Peterborough dancer and Sky Sports journalist helps England claim world championship
A Peterborough dancer is on top of the world after helping England claim world championship glory – five years after being told she would never dance again.
Gemma-Louise Stevenson was part of the English Paracheer team which won the world championship in Orlando, Florida, last month, helping the national team defend their title.
Paracheer is a fully inclusive cheer leading contest, with at least 25 per cent of the team being made up of disabled athletes – with all the team members taking on incredible acrobatic stunts and tricks to impress the judges.
The 33-year-old former Peterborough High School (now The Peterborough School) pupil is a well known face as a journalist for Sky Sports, and suffers from Dystonia (which causes uncontrolled and sometimes painful muscle spasms), Postural Orthostatic Tachycardia (a condition in which a change from lying to standing causes an abnormally large increase in heart rate) and Ehlers-Danlos syndromes (EDS) (a group of rare inherited conditions that affect connective tissue).
She had been a keen dancer before being told she needed a wheelchair – but after five years away, she is now on top of the world.
She said: “As I hadn’t danced for five years before I attended try-outs last August, despite growing up doing nothing but dancing and performing and initially making a career out of it.

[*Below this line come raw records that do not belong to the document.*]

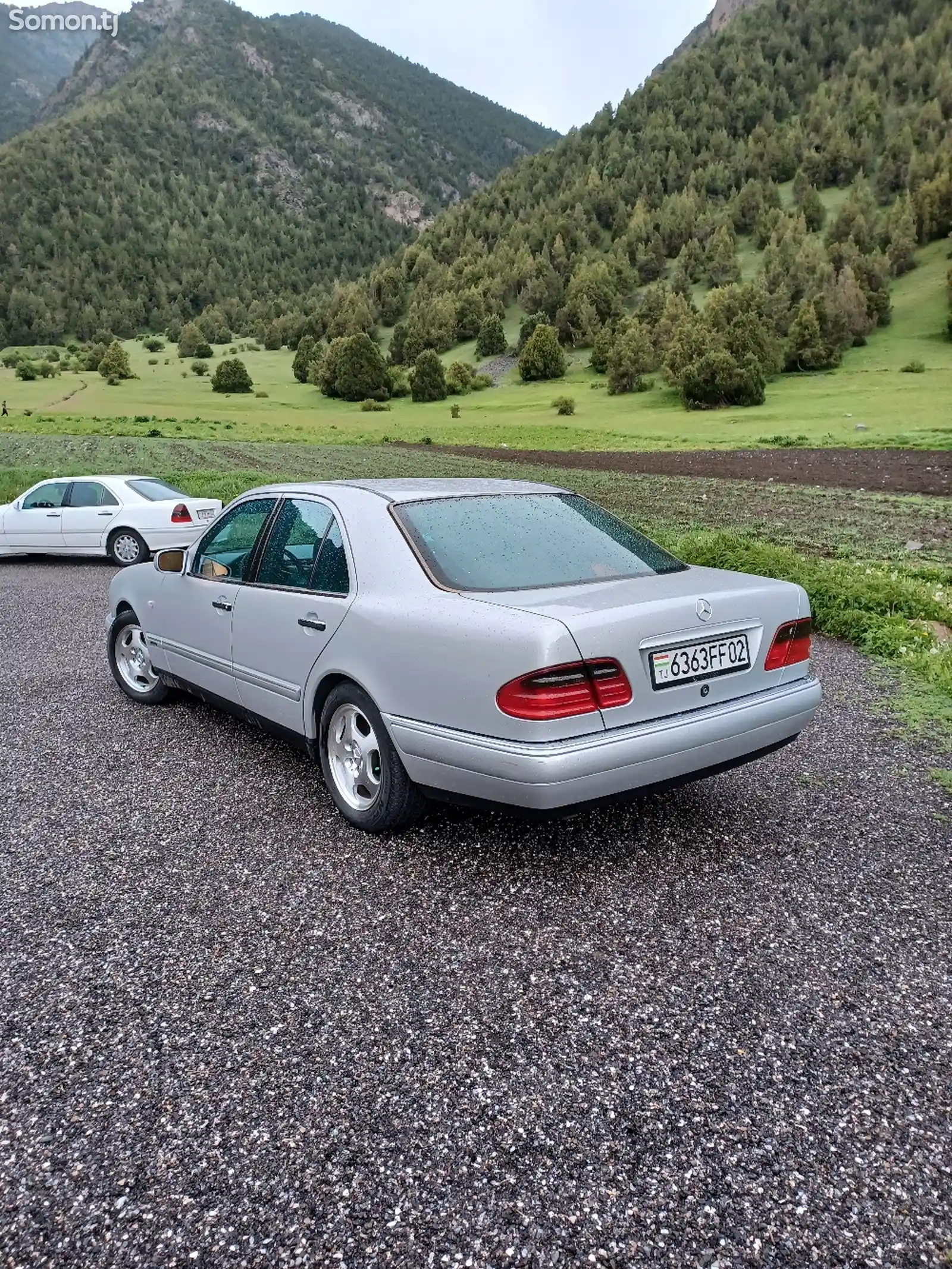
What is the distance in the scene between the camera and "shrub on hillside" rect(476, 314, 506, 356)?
310ft

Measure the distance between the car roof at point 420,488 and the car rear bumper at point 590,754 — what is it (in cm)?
125

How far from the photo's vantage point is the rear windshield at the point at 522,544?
141 inches

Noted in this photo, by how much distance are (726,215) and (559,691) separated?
123 meters

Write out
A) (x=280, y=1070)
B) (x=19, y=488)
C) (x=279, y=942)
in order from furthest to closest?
1. (x=19, y=488)
2. (x=279, y=942)
3. (x=280, y=1070)

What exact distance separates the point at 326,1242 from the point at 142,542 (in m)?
12.4

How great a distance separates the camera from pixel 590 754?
3.01 m

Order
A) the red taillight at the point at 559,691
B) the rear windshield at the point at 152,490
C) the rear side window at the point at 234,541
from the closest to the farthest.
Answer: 1. the red taillight at the point at 559,691
2. the rear side window at the point at 234,541
3. the rear windshield at the point at 152,490

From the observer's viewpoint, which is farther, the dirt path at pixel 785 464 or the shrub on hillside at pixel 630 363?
the shrub on hillside at pixel 630 363

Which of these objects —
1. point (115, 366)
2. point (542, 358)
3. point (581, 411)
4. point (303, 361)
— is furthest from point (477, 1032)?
point (303, 361)

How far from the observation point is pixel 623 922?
3082 mm

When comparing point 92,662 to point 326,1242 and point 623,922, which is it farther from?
point 326,1242

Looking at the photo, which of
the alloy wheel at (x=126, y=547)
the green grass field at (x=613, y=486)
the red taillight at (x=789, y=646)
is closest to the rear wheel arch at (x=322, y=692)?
the red taillight at (x=789, y=646)

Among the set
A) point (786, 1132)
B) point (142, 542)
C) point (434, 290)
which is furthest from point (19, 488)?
point (434, 290)

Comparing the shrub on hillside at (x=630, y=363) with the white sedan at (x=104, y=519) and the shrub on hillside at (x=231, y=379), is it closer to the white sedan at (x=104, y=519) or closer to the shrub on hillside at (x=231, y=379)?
the shrub on hillside at (x=231, y=379)
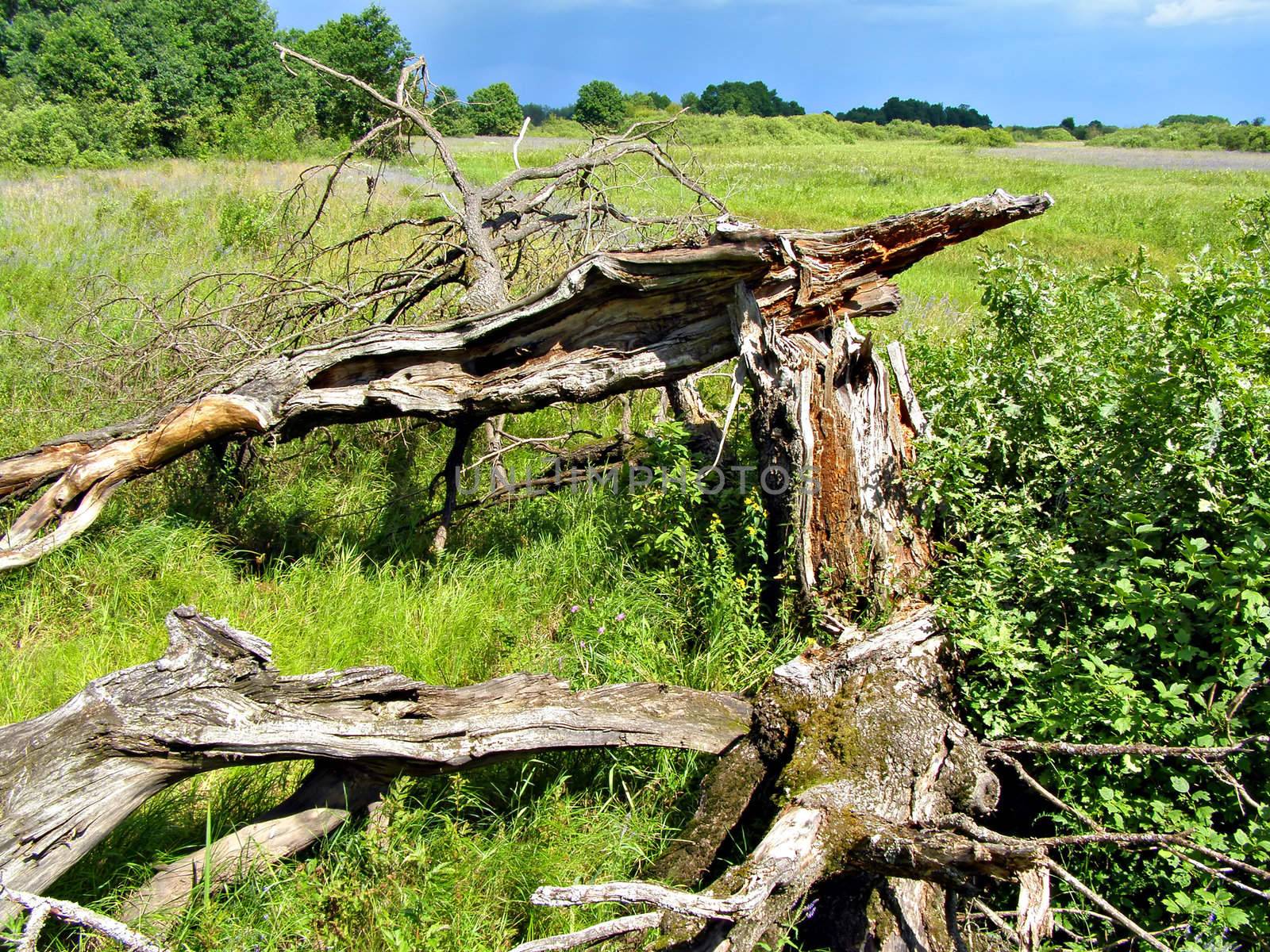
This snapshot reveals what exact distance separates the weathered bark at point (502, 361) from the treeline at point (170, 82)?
18.3ft

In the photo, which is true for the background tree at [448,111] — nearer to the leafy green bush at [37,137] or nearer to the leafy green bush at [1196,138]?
the leafy green bush at [37,137]

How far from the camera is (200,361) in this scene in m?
4.89

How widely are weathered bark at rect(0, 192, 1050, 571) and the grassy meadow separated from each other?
21.4 inches

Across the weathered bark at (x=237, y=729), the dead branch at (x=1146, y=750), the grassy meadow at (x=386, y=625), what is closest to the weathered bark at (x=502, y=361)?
the grassy meadow at (x=386, y=625)

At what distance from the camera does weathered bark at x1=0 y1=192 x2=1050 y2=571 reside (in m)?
3.66

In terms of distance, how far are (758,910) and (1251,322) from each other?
2.90m

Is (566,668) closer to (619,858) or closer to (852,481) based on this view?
(619,858)

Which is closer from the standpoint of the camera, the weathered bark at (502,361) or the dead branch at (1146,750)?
the dead branch at (1146,750)

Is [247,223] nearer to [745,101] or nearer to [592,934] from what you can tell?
[592,934]

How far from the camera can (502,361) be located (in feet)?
12.7

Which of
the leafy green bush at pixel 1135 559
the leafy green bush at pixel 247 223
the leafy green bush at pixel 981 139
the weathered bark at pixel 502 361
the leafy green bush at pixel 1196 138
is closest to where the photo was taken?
the leafy green bush at pixel 1135 559

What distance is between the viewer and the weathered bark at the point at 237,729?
2188mm

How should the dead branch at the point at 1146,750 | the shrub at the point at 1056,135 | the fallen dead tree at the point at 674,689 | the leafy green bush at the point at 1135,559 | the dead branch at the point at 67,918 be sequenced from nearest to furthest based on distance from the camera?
1. the dead branch at the point at 67,918
2. the fallen dead tree at the point at 674,689
3. the dead branch at the point at 1146,750
4. the leafy green bush at the point at 1135,559
5. the shrub at the point at 1056,135

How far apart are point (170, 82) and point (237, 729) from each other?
158 feet
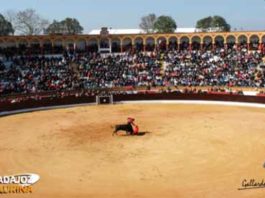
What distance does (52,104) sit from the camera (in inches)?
1670

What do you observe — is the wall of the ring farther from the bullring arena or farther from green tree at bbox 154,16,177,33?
green tree at bbox 154,16,177,33

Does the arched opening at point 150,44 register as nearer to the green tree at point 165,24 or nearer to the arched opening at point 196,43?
the arched opening at point 196,43

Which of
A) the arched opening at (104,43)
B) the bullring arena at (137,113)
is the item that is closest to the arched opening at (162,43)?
the bullring arena at (137,113)

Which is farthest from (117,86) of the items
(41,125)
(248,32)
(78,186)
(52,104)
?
(78,186)

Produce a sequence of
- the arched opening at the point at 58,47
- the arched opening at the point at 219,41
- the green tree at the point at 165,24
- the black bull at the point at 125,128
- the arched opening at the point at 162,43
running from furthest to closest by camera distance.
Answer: the green tree at the point at 165,24
the arched opening at the point at 162,43
the arched opening at the point at 219,41
the arched opening at the point at 58,47
the black bull at the point at 125,128

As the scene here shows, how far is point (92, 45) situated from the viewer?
208ft

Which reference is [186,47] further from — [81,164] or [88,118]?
[81,164]

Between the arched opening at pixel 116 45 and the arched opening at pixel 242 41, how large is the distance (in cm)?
1640

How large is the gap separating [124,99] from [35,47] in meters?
21.1

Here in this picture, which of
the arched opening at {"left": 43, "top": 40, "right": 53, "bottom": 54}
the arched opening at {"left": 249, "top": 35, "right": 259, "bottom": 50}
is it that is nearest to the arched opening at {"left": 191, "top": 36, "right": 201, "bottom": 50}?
the arched opening at {"left": 249, "top": 35, "right": 259, "bottom": 50}

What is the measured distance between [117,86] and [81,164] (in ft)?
95.1

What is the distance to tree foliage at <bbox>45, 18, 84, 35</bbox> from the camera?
106 meters

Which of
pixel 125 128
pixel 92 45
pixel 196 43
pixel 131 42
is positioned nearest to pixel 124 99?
pixel 125 128

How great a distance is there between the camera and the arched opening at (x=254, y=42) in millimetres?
60681
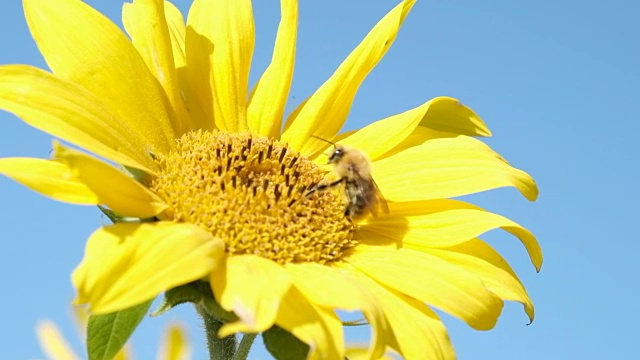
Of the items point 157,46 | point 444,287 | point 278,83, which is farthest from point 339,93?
point 444,287

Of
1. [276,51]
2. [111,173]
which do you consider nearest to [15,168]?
[111,173]

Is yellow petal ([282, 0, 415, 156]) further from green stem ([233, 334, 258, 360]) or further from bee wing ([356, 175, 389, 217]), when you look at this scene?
green stem ([233, 334, 258, 360])

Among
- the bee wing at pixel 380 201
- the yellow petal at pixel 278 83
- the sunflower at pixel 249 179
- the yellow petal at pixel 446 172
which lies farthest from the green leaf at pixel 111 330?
the yellow petal at pixel 278 83

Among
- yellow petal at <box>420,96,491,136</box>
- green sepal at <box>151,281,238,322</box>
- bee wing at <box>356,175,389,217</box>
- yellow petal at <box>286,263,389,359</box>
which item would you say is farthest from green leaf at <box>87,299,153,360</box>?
yellow petal at <box>420,96,491,136</box>

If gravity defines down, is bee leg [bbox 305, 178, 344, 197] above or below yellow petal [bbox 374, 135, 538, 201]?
below

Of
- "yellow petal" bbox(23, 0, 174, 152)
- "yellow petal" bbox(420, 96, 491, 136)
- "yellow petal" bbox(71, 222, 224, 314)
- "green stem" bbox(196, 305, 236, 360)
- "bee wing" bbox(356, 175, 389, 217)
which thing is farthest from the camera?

“But once I became a wheelchair user I was told by so many people that wheelchair users shouldn’t and couldn’t dance that I’d convinced myself I would never dance again.”
She said it was her involvement in another sport, wheelchair tennis, that gave her the confidence to try out for the team, as well as her time with the Key Youth Theatre in Peterborough.
Months of hard work, including high intensity strength and conditioning work - paid off and Gemma said she was thrilled. She said: “(When I was told we won) Honestly I cried, and I’m talking completely blubbing like a baby.
“I don’t know what it was exactly but I think it was the end of five years of people telling me I couldn’t do these things now because I had a disability and the emotional baggage that had come with that just releasing itself when I realised everything everyone had told me I couldn’t do during that time I had actually managed to do.
“From being told I shouldn’t dance anymore by people because they saw the wheelchair before they saw me to suffering discrimination and judgement from my manager in my first job in the media because of the level of my disability. Mentally it’s been a tough few years which has seen me battling an eating disorder as well as coming to terms with my changing physical health.”